JawaPos.com–Hari ini (22/2), merupakan hari kedua perajin tempe dan tahu mogok produksi. Alhasil, tempe dan tahu langka ditemukan di Kota Surabaya.
Dari pantauan JawaPos.com, pada Senin (21/2) malam, tempe dan tahu sulit ditemukan di Pasar Jagir Wonokromo. Hanya ada segelintir penjual yang menyediakan dua makanan olahan itu.
Salah satunya adalah Afifah. Malam tadi (21/2), dia hanya menjual beberapa potong tahu yang diletakkan dalam baskom. Tahu dengan kemasan plastik tak lagi dijual. Begitu juga dengan tempe berkemasan plastik maupun daun pisang.
”Mulai hari ini nggak ada tempe dan tahu. Infonya sampai seminggu ke depan,” kata Afifah.
Harga sepotong tahu berukuran 2×2 cm pun melonjak dibandingkan sebelumnya. Biasanya, harga sepotong tahu berkisar Rp 1.000 hingga Rp 1.500. ”Harganya Rp 2.000. Naik, harga kulak (beli) juga tinggi soalnya,” ujar Afifah.

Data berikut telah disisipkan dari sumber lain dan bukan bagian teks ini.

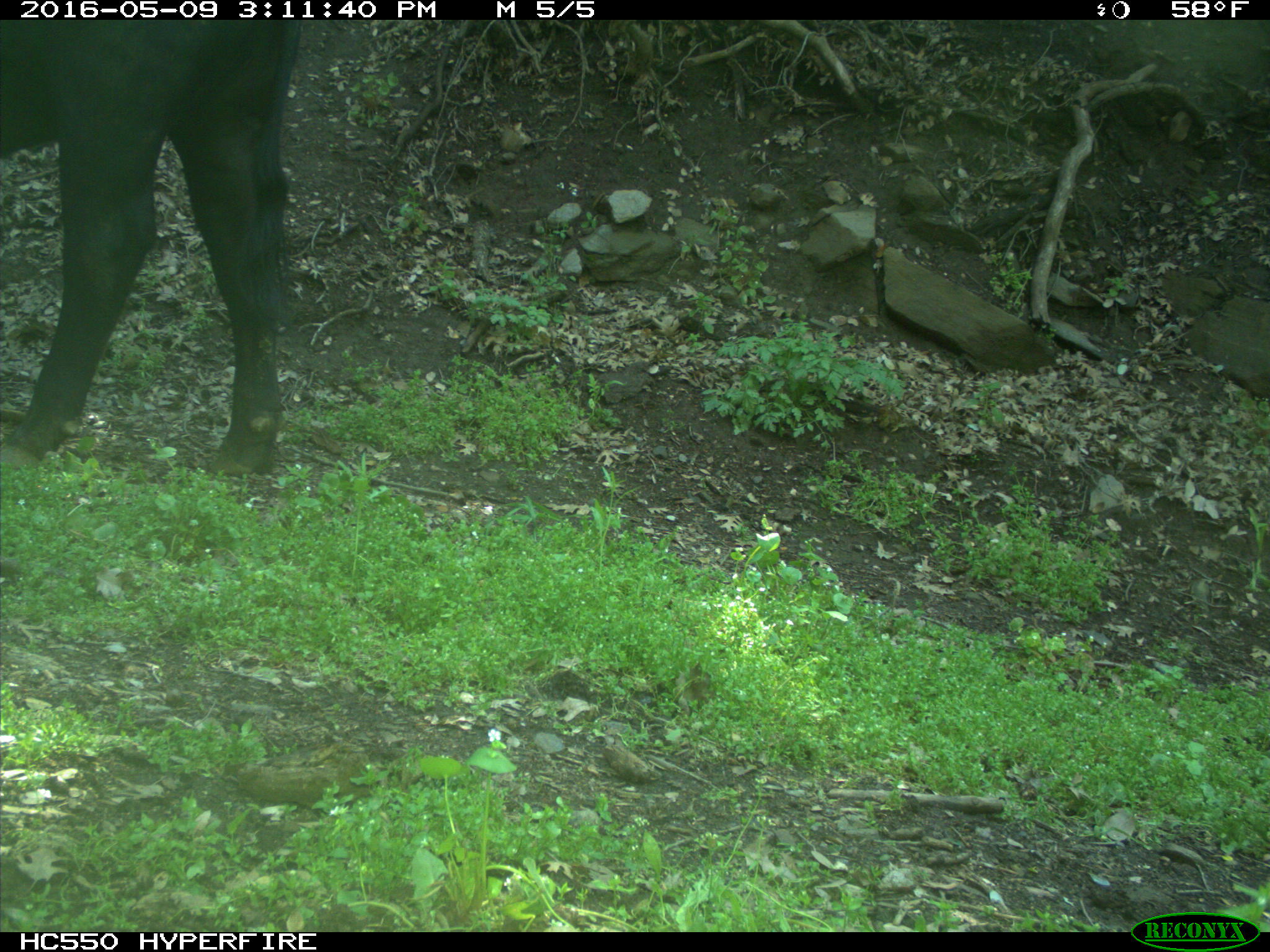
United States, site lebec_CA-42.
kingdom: Animalia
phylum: Chordata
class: Mammalia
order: Artiodactyla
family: Bovidae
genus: Bos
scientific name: Bos taurus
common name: domestic cow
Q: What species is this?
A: Bos taurus (domestic cow).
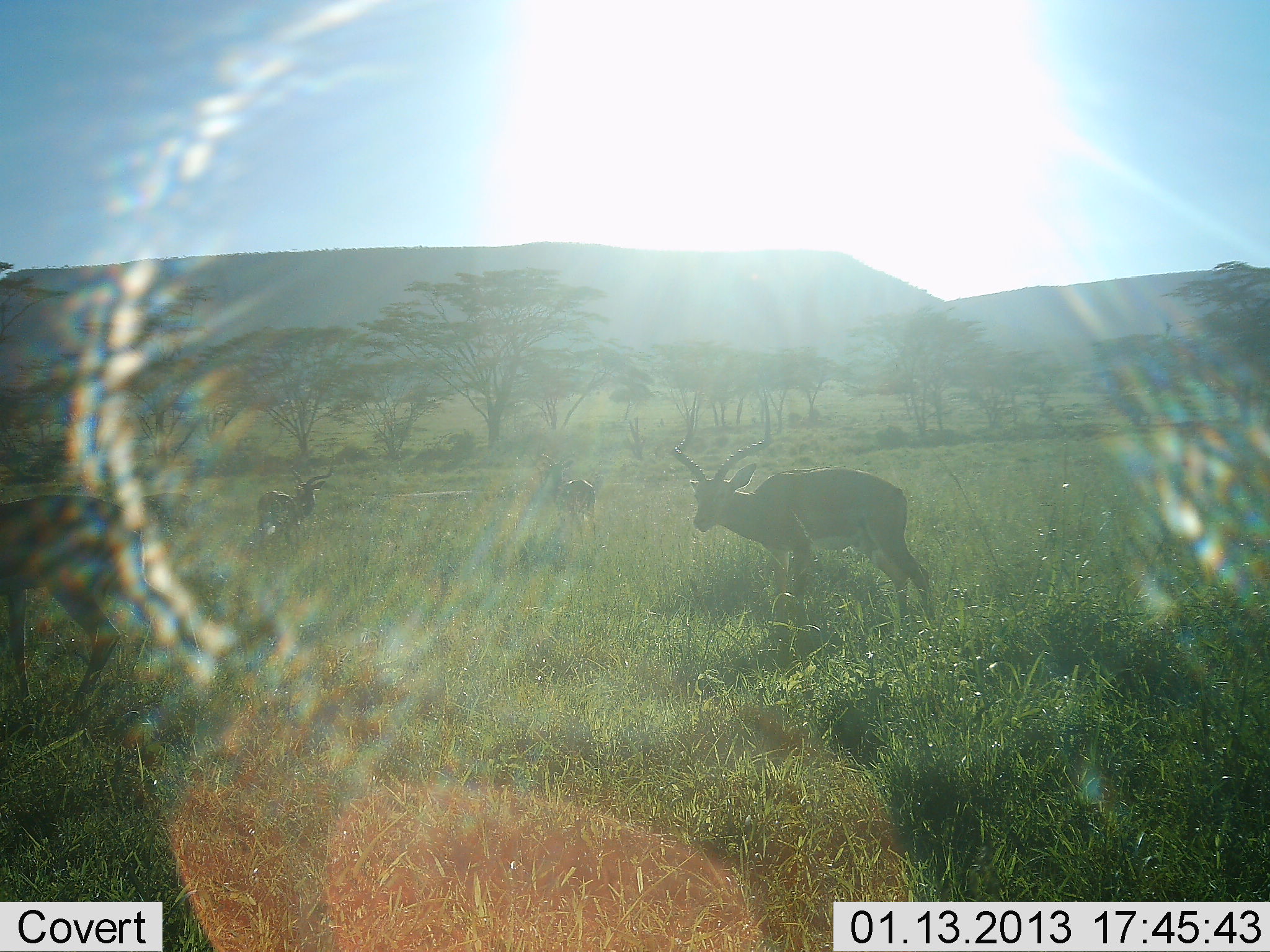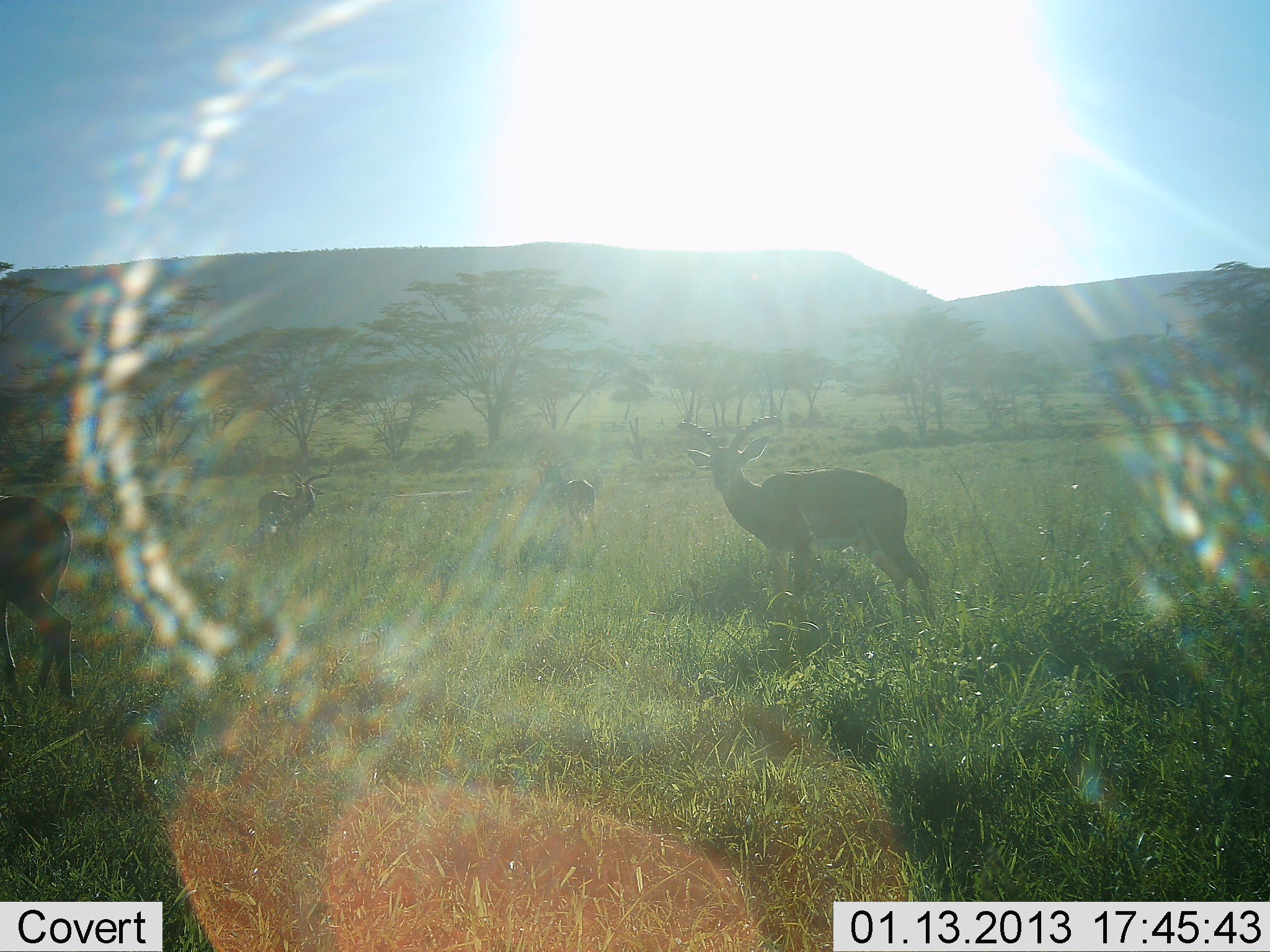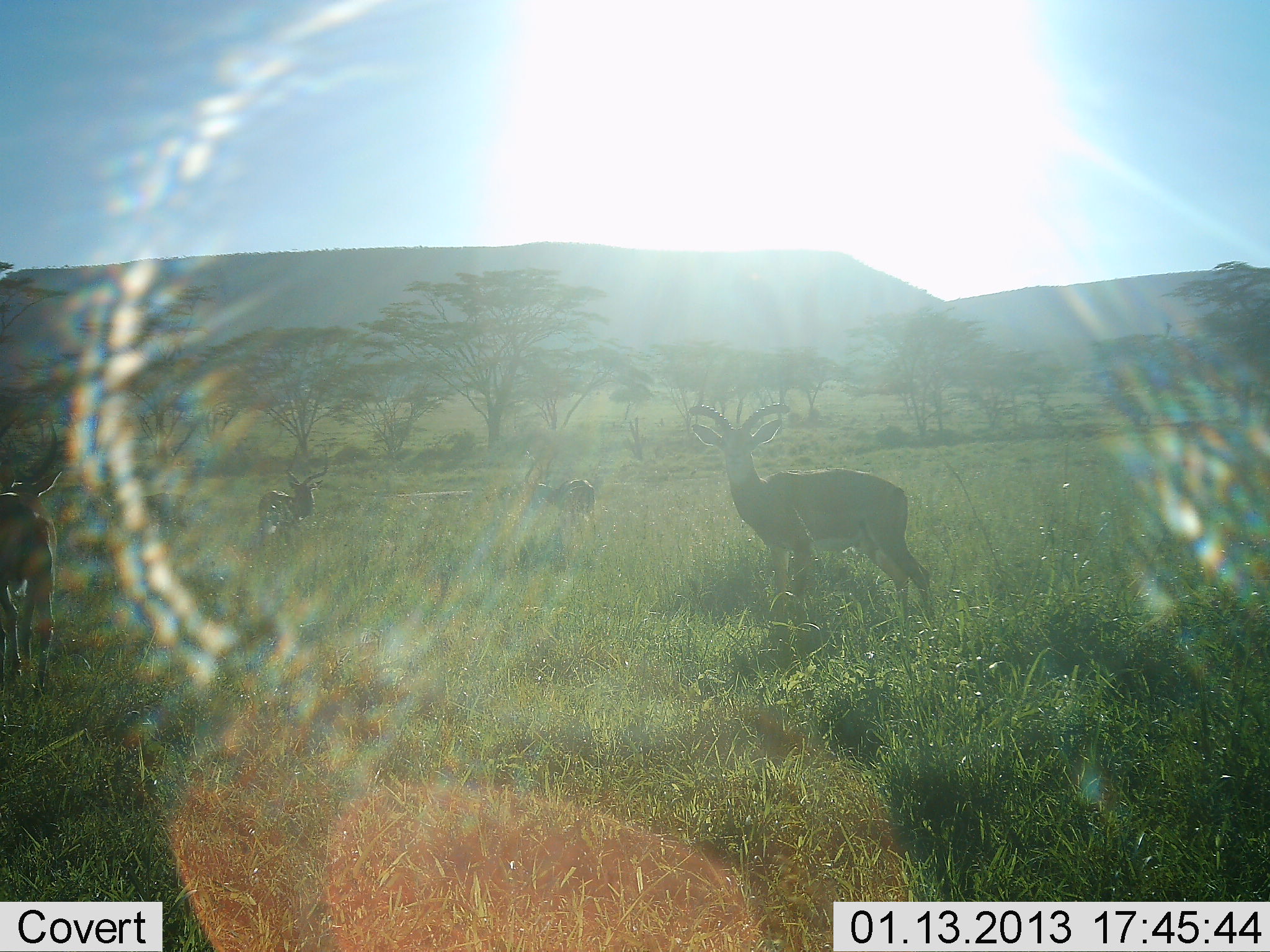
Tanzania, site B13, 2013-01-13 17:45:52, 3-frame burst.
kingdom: Animalia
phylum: Chordata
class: Mammalia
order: Artiodactyla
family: Bovidae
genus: Aepyceros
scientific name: Aepyceros melampus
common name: impala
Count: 4.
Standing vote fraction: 82%.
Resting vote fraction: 5%.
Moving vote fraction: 41%.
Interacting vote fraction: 0%.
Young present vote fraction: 5%.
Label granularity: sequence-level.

Hal serupa ditemukan di Pasar Genteng Surabaya pada Selasa (22/2). Berbeda dengan Pasar Jagir Wonokromo, masih ada beberapa potong tempe dengan kemasan plastik yang dijual.
Ghofur R., pengrajin tempe di Kampung Tempe Tenggilis menyatakan mogok produksi sejak Minggu (20/2). Dia juga mendengar kekecewaan pelanggan.

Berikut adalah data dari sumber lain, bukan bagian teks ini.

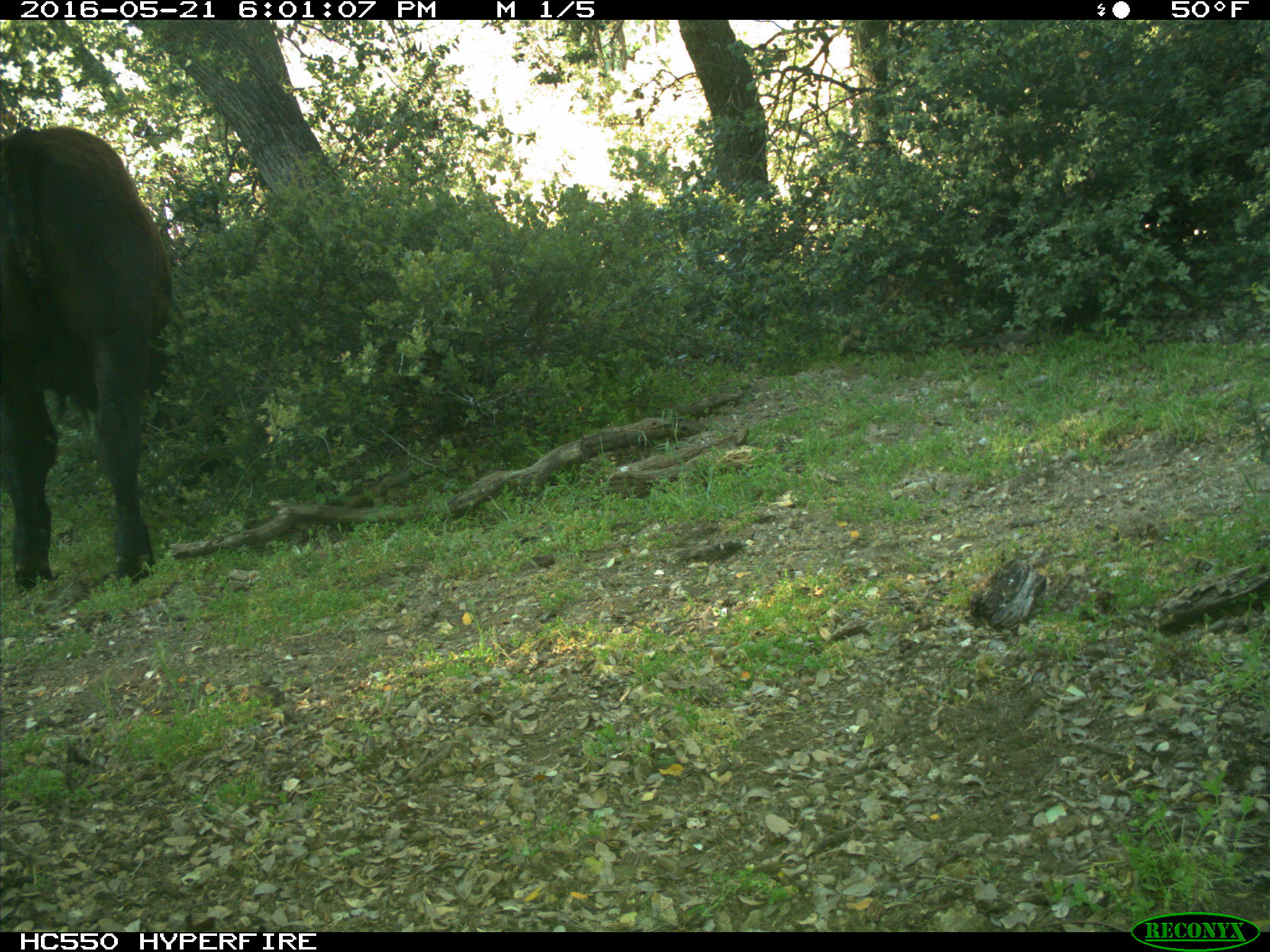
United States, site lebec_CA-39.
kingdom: Animalia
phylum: Chordata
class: Mammalia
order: Artiodactyla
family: Bovidae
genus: Bos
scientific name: Bos taurus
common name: domestic cow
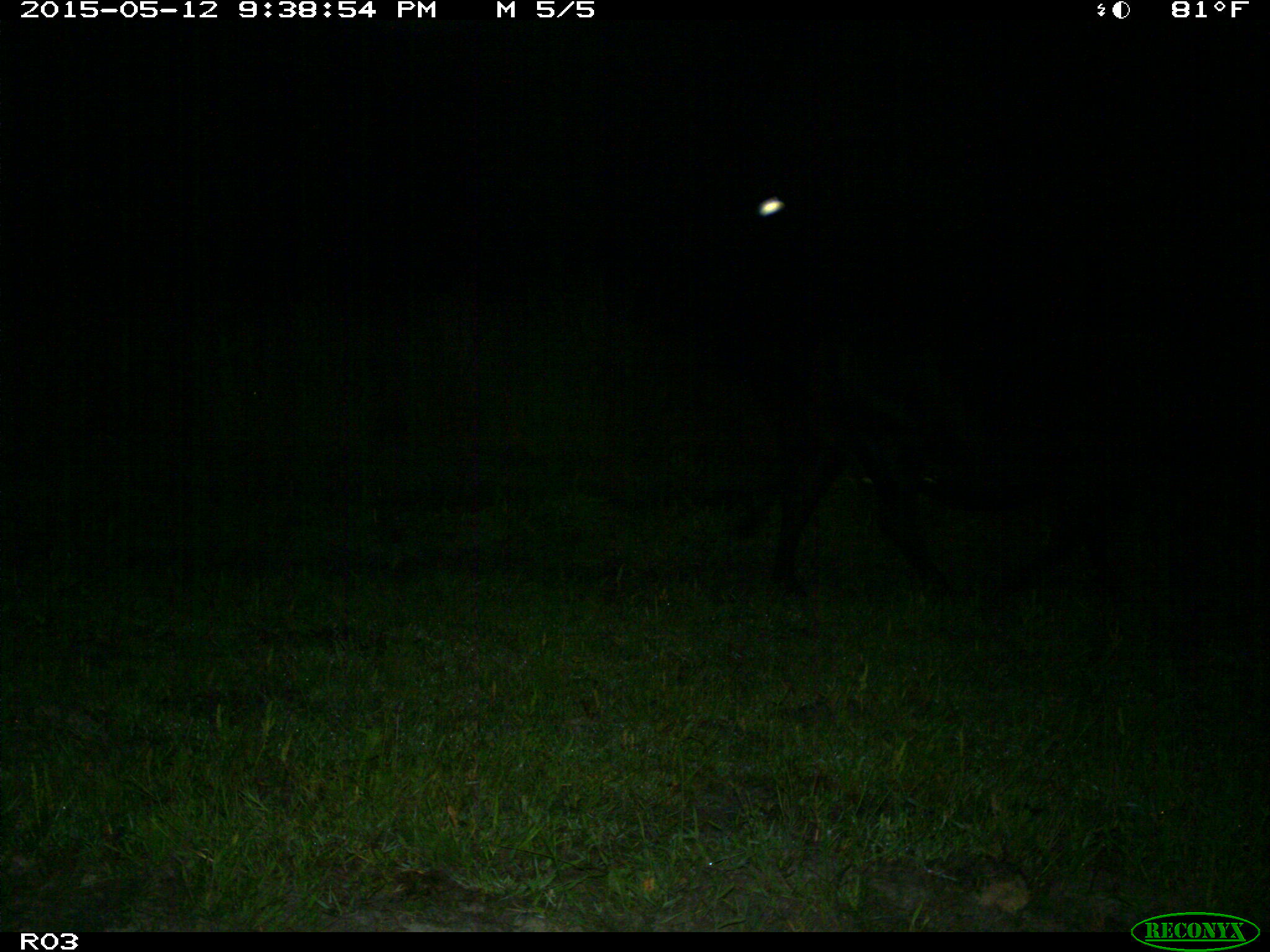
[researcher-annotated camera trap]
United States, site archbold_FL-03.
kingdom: Animalia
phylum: Chordata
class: Mammalia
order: Artiodactyla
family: Bovidae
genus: Bos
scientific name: Bos taurus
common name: domestic cow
Bos taurus (domestic cow).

”Memang sudah nggak produksi sejak 2 hari lalu. Jadi kemarin sudah nggak ada di pasar. Pelanggan responsnya kecewa,” kata Ghofur pada Selasa (22/2).
Mogok produksi itu diharapkan mampu menggugah pemerintah. Sehingga pemerintah turu tangan membantu perajin tempe mengatasi tingginya harga kedelai.
”Tiap tahun terjadi terus. Mau sampai kapan kita menyiasati ukuran tempe sesuai dengan harga kedelai? Sekarang kedelai per kilogram itu Rp 11.000,” papar Ghofur.
Mahalnya harga dan kelangkaan kedelai, lanjut Ghofur, terjadi tiap tahun. ”Tiap tahun terjadi (masalah yang sama). Kesal kok tiap tahun begini. Nggak ada tindakan pemerintah. Tahun 1986 kita bisa swasembada kenapa sekarang nggak bisa, padahal teknologi lebih maju,” kata Ghofur.
Dia menjelaskan, sebelum mogok, bias memproduksi tempe dengan ukuran sekitar 2 meter x 23 cm. Per amben, Ghofur bisa mendapatkan 70 potong.
”Sekarang jadi 50 potong. Dulu harganya Rp 75.000 sekarang Rp 90.000. Jadi memang makin kecil. Tapi kalo dikalkulasi juga keuntungannya sangat tipis meski sudah diperkecil,” ucap Ghofur.